What about bad quality fittings and finishes? Section 56 of the CPA makes provision for an implied warranty of quality.  In terms of this provision. the developer will need to ensure that the property as a whole, is reasonably suitable for the purposes for which they are generally intended.  This will require the developer to ensure that the final product handed over to you is—

  • of a good quality;
  • working well without defects; and
  • usable for a reasonable time and in compliance with the applicable standards contained in the Standards Act 29 of 1993.

Quite significantly, section 55(5)(a) of the CPA expressly provides that it is not material whether the product defect concerned is latent or patent or whether the consumer was able to detect the defect upon inspection before the transfer of the property.  So even if you did not identify this fault during the inspection with the developer, you do not lose your right of recourse. Should your new off-plan home display any defective or bad quality components within six months of occupation, then you are authorised to direct the developer to replace or repair the defective or unsafe part or to refund the price you paid for those goods.  Should the repaired goods become defective again within three months period from the repair date, the developer is required to replace the relevant goods or refund the consumer the price that has been paid for the goods.

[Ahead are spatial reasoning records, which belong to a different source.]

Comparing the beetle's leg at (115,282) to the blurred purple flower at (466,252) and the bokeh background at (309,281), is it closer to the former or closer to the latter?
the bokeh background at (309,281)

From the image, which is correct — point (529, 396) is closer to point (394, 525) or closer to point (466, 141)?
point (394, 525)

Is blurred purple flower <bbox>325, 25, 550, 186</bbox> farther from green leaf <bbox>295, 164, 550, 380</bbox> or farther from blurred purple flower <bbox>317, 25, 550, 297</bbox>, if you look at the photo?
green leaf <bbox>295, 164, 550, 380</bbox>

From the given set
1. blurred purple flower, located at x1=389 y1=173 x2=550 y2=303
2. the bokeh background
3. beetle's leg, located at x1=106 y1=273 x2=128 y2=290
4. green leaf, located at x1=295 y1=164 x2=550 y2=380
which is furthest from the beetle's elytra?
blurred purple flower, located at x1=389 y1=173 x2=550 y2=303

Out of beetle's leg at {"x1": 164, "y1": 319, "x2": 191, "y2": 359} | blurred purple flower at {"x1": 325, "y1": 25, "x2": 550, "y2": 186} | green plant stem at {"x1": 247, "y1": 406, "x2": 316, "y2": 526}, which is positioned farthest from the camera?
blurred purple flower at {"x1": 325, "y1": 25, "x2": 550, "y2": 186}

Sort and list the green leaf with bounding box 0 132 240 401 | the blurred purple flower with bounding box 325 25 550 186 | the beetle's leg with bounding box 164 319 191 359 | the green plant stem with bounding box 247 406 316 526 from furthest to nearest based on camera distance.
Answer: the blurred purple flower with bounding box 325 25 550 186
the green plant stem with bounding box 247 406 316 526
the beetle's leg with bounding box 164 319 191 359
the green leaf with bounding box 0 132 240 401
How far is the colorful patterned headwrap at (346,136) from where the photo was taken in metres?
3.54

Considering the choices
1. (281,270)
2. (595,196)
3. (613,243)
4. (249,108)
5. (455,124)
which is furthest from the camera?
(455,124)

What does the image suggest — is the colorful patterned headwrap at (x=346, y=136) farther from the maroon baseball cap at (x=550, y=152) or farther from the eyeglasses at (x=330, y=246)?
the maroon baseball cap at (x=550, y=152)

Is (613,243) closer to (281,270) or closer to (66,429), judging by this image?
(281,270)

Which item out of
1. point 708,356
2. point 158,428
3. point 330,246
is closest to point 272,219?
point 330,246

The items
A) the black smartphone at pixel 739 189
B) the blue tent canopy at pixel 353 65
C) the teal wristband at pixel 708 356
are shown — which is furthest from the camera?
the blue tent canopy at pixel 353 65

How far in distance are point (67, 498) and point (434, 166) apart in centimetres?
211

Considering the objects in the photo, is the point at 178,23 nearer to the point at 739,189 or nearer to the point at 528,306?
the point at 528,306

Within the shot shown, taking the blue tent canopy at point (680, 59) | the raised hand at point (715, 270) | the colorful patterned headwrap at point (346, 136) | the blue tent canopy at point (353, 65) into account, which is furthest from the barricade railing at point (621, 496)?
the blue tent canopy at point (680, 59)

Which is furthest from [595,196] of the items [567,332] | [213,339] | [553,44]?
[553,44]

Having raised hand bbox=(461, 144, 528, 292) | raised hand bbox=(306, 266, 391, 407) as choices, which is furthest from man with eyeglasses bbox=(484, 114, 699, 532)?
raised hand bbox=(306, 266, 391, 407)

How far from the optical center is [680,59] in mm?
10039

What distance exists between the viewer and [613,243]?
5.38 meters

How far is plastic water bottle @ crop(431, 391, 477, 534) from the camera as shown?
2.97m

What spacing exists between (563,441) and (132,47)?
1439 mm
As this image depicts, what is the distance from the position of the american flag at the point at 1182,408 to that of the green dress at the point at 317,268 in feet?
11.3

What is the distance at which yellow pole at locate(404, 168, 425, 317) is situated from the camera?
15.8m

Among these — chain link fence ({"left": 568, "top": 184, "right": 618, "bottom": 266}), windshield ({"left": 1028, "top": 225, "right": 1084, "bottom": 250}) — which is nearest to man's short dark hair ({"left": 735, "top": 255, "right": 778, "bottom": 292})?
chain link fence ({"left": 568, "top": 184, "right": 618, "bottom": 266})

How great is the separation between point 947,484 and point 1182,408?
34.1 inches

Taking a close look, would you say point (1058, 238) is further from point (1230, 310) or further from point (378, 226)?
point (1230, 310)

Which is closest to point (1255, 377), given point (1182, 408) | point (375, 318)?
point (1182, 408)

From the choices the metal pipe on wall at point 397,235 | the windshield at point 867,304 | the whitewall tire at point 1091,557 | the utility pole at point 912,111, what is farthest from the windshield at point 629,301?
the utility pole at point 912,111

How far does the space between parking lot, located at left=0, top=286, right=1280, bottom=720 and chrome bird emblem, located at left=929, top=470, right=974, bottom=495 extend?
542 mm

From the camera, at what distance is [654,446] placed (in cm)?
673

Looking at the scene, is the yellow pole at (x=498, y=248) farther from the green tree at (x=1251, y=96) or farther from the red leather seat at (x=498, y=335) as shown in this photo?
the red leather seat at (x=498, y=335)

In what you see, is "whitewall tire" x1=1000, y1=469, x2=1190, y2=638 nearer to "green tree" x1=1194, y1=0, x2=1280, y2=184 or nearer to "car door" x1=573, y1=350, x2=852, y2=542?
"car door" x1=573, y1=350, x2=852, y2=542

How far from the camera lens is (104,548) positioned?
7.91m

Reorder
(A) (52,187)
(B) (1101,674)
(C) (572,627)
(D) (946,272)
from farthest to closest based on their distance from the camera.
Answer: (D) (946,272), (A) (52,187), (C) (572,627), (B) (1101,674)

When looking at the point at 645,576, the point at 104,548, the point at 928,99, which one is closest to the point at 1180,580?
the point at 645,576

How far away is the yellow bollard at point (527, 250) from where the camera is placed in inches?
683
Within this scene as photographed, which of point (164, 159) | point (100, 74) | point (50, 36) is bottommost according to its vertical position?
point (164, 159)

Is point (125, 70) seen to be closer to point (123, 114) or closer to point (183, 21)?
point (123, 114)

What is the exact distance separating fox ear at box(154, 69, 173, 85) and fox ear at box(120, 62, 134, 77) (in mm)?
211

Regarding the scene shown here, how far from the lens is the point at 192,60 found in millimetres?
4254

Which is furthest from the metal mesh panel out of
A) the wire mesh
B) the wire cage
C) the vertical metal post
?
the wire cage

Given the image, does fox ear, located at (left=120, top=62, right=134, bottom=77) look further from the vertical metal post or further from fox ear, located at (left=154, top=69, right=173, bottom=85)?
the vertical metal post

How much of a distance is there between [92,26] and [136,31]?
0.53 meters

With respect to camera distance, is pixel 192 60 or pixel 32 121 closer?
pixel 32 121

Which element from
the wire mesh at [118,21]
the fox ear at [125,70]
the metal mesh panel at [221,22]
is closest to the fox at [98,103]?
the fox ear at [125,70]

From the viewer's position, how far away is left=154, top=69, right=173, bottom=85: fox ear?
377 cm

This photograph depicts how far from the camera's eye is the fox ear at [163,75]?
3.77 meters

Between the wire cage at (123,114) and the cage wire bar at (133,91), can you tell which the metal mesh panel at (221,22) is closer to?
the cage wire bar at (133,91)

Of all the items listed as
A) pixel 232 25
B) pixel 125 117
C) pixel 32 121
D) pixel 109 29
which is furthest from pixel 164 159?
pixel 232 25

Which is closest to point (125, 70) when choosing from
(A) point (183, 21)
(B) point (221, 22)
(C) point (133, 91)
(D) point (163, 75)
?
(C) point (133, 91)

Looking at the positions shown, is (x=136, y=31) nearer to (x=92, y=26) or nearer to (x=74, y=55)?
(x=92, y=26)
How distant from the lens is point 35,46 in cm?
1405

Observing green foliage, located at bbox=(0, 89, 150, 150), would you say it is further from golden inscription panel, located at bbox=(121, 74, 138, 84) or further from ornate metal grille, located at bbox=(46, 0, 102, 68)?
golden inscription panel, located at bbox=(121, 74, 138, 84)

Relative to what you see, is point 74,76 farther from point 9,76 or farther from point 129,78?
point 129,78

Furthermore, section 20(2)(b) of the CPA allows you to return the property to the seller if you did not have the opportunity to examine the property before delivery. As such, you may reject the delivery of your off-plan home in the event that the property concerned is not the type and quality that was envisaged from the sample unit or the blueprints.  Where your new off-plan home does not satisfy the particular purpose that was communicated to the developer, you may return it to the developer within 10 business days from when it is delivered to you in terms of section 20(2)(d). You will, once again, be entitled to a full refund of any payments that have been made. The risk and expense of returning the property will also be at the developer’s expense.

ALA

Should you pick up areas of dissatisfaction quite soon, section 29A of the ALA provides you with a right to revoke an offer to purchase or a deed of alienation by delivering a written notice to the developer within 5 days of signing same.  You are required to sign this revocation which should be unconditional and identify the offer to purchase or deed of alienation, as the case may be. However, this cancellation right only applies:

  • to properties that cost R250 000 or less;
  • where you are a natural person;
  • where the property is not bought at an auction;
  • you have not previously entered into a deed of alienation on terms that are substantially the same;
  • you have appointed someone to take over the rights and obligations of the purchase in the offer to purchase or deed of alienation; or
  • you have purchased the land in terms of an option that was open for exercise for a period of at least five days.

Conclusion

When immovable property like a home is involved, returning the property or exercising your cooling-off right may, practically, not be a straightforward process, as the Deeds Office would also need to be notified of the reversal and it may also result in the involvement of conveyancers. That said, the short-term inconvenience may well be worth it in the face of long-term dissatisfaction. Most of the provisions above also require the developer to carry the costs of processing reversals, but it may, in any event, be worthwhile to solicit legal advice in relation to your particular case.

Should you roof leak or you wooden floor creak and display bad workmanship in your new off-plan home – consider the avenues that are available to you and hold your developer accountable.